DOI: 10.1002/ijgo.15296 ISSN: 0020-7292

Adverse perinatal events and maternal interpregnancy weight change: A population‐based observational study

Eyal Cohen, Longdi Fu, Hilary K. Brown, Sonia M. Grandi, Alexa Boblitz, Jiming Fang, Peter C. Austin, Apsara Ali Nathwani, Péter Szentkúti, Erzsébet Horváth‐Puhó, Henrik Toft Sørensen, Joel G. Ray
  • Obstetrics and Gynecology
  • General Medicine



Mothers whose newborn experiences adversity may neglect their own health to care for their affected infant or following a perinatal death. Weight gain after pregnancy is one measure of maternal self‐care. We measured interpregnancy weight gain among women whose child had an adverse perinatal event.


This population‐based observational study included 192 154 primigravid women with two consecutive singleton births in Ontario, Canada. Outcomes included net weight gain, and adjusted odds ratios (aOR) of moving to a higher body mass index (BMI) category between pregnancies, comparing women whose child did versus did not experience either a perinatal death, prematurity, severe neonatal morbidity, major congenital anomaly, or severe neurologic impairment.
::::::
▶ [Problem to work on]: Can you extend the abstract on maternal interpregnancy weight change after adverse perinatal events, picking up after its final sentence?

[Entries contained in a dataset]
::::::
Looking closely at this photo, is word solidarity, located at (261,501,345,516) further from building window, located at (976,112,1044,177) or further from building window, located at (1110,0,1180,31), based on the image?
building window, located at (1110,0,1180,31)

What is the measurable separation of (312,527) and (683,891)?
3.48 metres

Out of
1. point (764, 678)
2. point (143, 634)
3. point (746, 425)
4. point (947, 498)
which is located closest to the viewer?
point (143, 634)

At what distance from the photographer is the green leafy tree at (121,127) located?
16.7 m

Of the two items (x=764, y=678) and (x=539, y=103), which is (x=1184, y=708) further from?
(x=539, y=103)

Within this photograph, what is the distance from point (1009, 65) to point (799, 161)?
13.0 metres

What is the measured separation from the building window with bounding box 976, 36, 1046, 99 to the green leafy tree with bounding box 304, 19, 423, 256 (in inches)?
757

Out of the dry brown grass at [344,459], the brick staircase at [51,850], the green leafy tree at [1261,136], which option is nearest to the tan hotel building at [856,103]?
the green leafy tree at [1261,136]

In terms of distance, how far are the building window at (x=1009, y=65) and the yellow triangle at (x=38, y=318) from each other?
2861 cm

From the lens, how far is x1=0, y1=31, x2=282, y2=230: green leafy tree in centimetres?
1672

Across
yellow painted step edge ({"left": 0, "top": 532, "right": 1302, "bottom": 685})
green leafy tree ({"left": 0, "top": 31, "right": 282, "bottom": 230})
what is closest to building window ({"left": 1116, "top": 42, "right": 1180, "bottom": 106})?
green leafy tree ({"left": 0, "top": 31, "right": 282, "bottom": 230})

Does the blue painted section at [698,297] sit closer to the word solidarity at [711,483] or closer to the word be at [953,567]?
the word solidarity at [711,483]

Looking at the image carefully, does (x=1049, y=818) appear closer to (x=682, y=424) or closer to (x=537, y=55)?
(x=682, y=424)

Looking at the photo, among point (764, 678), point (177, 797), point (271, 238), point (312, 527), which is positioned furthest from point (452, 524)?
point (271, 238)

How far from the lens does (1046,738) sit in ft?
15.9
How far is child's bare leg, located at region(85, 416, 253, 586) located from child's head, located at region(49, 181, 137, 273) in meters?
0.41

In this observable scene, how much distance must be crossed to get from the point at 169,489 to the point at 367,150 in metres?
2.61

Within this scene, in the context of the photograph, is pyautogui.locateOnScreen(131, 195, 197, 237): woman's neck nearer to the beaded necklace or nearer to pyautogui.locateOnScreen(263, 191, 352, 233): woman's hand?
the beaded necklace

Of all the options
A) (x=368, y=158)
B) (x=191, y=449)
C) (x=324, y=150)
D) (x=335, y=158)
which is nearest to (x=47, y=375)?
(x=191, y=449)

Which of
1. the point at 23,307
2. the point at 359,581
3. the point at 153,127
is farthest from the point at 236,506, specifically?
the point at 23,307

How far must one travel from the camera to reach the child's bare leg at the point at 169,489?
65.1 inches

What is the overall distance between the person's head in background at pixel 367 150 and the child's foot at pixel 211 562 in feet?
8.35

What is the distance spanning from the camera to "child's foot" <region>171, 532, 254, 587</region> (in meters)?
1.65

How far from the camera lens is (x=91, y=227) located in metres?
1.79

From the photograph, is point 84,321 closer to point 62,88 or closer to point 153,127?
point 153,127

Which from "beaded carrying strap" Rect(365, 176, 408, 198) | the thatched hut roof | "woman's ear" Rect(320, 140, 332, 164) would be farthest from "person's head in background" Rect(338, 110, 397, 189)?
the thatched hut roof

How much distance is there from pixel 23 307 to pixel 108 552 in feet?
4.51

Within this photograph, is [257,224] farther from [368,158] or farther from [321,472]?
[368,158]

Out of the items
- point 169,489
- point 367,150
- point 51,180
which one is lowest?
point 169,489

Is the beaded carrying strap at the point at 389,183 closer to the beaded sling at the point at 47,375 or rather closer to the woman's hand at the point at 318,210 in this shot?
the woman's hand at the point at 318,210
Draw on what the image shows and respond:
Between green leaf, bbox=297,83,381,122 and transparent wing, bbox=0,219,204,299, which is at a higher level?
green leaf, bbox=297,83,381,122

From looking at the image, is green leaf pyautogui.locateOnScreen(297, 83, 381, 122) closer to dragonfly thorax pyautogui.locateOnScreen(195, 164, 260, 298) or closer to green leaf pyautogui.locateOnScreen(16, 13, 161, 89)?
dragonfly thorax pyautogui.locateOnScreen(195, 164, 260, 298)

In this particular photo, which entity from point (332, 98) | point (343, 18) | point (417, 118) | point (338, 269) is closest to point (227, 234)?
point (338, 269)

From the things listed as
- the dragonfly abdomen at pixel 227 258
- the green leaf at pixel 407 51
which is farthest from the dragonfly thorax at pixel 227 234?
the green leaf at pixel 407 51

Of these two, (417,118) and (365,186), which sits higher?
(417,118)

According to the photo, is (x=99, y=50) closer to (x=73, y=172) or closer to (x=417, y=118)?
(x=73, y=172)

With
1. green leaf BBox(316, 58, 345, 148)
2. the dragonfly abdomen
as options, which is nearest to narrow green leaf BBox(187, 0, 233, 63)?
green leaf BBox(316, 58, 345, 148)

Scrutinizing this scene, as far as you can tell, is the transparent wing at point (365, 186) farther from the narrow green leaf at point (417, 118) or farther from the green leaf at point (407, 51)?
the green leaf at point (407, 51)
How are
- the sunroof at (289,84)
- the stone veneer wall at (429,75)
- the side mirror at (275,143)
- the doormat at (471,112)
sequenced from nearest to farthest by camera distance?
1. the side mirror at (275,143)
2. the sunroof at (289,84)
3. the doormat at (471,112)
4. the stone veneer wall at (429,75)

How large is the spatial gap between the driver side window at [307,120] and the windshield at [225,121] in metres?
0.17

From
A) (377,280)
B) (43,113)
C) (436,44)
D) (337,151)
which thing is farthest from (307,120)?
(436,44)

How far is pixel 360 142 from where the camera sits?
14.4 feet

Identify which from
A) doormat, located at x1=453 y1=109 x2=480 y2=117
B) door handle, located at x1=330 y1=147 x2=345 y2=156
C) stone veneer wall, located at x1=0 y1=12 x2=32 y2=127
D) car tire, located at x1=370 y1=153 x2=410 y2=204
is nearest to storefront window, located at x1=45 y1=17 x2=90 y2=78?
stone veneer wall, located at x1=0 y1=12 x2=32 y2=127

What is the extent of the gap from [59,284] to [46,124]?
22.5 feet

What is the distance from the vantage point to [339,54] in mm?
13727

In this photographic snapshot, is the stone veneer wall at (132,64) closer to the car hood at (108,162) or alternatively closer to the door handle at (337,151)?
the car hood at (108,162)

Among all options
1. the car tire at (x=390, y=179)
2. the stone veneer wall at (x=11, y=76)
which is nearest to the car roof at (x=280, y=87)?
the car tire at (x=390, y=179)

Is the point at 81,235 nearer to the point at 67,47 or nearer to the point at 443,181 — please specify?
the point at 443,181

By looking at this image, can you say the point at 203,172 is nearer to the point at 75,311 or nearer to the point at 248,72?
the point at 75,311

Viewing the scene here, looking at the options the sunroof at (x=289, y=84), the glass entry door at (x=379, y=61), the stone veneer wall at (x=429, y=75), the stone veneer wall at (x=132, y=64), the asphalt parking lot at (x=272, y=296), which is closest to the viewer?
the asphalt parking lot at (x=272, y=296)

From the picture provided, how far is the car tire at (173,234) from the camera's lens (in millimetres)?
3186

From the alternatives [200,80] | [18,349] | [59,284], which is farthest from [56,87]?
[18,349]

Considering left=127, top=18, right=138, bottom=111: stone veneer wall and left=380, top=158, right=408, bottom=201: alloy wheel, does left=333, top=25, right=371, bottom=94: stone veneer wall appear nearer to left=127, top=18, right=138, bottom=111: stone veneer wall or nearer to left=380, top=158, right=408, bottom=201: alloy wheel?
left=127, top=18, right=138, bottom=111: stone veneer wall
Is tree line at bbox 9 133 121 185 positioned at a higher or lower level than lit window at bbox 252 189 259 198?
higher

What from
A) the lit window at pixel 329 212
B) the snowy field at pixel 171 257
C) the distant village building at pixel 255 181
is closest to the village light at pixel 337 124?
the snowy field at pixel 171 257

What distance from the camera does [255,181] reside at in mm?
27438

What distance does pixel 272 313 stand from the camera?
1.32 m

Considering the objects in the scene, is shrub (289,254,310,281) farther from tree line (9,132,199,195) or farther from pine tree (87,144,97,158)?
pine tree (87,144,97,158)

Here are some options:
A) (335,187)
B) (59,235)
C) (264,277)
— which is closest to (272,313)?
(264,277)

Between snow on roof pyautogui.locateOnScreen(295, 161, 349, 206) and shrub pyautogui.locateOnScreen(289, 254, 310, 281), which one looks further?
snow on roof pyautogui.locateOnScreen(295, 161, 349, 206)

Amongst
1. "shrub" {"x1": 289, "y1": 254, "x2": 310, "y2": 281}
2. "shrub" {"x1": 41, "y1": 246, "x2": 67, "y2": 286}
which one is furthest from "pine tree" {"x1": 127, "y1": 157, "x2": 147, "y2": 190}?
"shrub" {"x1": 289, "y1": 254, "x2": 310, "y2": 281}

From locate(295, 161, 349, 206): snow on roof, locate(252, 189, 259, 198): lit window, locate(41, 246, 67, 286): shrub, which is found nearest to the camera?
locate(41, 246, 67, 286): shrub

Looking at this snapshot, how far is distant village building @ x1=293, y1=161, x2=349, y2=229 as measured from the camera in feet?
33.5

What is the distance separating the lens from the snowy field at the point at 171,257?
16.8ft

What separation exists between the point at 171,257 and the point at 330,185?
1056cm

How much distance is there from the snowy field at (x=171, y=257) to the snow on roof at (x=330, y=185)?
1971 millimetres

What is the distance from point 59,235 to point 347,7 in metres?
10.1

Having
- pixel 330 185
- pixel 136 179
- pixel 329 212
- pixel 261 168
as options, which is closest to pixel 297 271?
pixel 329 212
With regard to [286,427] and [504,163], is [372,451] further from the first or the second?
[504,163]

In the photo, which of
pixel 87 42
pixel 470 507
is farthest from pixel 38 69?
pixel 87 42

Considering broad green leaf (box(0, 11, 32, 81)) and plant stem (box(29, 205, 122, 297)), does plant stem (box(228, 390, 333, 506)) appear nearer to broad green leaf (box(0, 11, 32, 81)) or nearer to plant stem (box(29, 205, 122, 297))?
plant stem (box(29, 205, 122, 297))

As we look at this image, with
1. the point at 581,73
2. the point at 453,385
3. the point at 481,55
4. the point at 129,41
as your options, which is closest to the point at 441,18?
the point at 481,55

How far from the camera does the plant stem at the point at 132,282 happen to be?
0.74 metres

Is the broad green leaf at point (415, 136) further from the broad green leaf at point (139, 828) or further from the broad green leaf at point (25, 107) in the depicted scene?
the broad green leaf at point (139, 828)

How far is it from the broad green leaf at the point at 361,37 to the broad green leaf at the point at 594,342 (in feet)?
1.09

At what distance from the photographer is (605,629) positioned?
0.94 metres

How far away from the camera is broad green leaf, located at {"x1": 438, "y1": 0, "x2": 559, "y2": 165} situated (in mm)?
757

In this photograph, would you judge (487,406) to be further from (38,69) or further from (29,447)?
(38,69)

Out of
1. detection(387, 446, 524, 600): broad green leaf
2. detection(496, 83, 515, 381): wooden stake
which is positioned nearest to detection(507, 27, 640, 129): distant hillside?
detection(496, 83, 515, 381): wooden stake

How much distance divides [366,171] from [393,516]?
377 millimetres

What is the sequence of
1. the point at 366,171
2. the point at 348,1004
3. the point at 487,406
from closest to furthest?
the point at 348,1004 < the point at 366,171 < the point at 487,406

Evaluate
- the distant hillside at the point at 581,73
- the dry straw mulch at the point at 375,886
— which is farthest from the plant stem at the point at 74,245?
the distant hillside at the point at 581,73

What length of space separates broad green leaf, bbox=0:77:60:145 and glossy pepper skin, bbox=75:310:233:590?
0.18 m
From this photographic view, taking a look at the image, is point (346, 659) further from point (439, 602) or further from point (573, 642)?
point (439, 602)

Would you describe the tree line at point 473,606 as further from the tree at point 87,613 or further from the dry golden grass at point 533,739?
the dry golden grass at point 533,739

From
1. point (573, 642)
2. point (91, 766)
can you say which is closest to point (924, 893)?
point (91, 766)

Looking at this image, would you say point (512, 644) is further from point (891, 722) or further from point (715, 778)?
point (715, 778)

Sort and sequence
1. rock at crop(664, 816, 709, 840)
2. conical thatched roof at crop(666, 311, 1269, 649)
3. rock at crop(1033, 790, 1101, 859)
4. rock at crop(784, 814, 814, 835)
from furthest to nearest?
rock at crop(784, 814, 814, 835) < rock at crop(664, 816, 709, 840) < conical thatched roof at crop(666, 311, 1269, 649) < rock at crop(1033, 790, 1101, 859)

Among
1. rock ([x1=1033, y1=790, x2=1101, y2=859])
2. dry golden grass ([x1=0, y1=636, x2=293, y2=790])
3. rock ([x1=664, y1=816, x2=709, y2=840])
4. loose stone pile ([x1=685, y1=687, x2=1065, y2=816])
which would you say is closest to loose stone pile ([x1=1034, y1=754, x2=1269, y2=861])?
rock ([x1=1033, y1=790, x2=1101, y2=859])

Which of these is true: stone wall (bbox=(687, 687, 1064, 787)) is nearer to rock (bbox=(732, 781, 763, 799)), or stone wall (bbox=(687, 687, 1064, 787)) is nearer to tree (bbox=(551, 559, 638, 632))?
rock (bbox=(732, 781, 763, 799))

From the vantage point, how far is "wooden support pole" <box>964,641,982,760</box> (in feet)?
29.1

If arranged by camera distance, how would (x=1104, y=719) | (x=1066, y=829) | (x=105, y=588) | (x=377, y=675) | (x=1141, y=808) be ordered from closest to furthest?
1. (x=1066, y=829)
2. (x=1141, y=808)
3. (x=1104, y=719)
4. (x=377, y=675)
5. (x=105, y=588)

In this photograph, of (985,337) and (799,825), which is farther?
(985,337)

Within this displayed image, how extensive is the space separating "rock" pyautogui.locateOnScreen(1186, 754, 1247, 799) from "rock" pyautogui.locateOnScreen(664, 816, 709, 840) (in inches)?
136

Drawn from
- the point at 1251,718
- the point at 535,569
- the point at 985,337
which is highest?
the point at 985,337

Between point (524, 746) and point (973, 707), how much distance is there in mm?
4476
::::::
▶ [Your response]:
Perinatal death was associated with a +3.5 kg (95% confidence interval [CI]: 2.1–4.9) net higher maternal weight gain in the subsequent pregnancy. Relative to term births, preterm birth <32 weeks (+3.2 kg, 95% CI: 1.9–4.6), 32–33 weeks (+1.8 kg, 95% CI: 0.7–2.8) and 34–36 weeks (+0.9 kg, 95% CI: 0.6–1.3) were associated with higher net weight gain. Having an infant with severe neonatal morbidity was associated with a +1.2 kg (95% CI: 0.3–2.1) weight gain. Likewise, the aOR of moving to a higher BMI category was 1.27 (95% CI, 1.14–1.42) following a perinatal death, 1.21 (95% CI: 1.04–1.41) after a preterm birth <32 weeks, and 1.11 (95% CI: 1.02–1.22) with severe neonatal morbidity.


Greater interpregnancy weight gain, and movement to a higher BMI category, are each more likely in a woman whose first‐born was affected by certain major adverse perinatal events.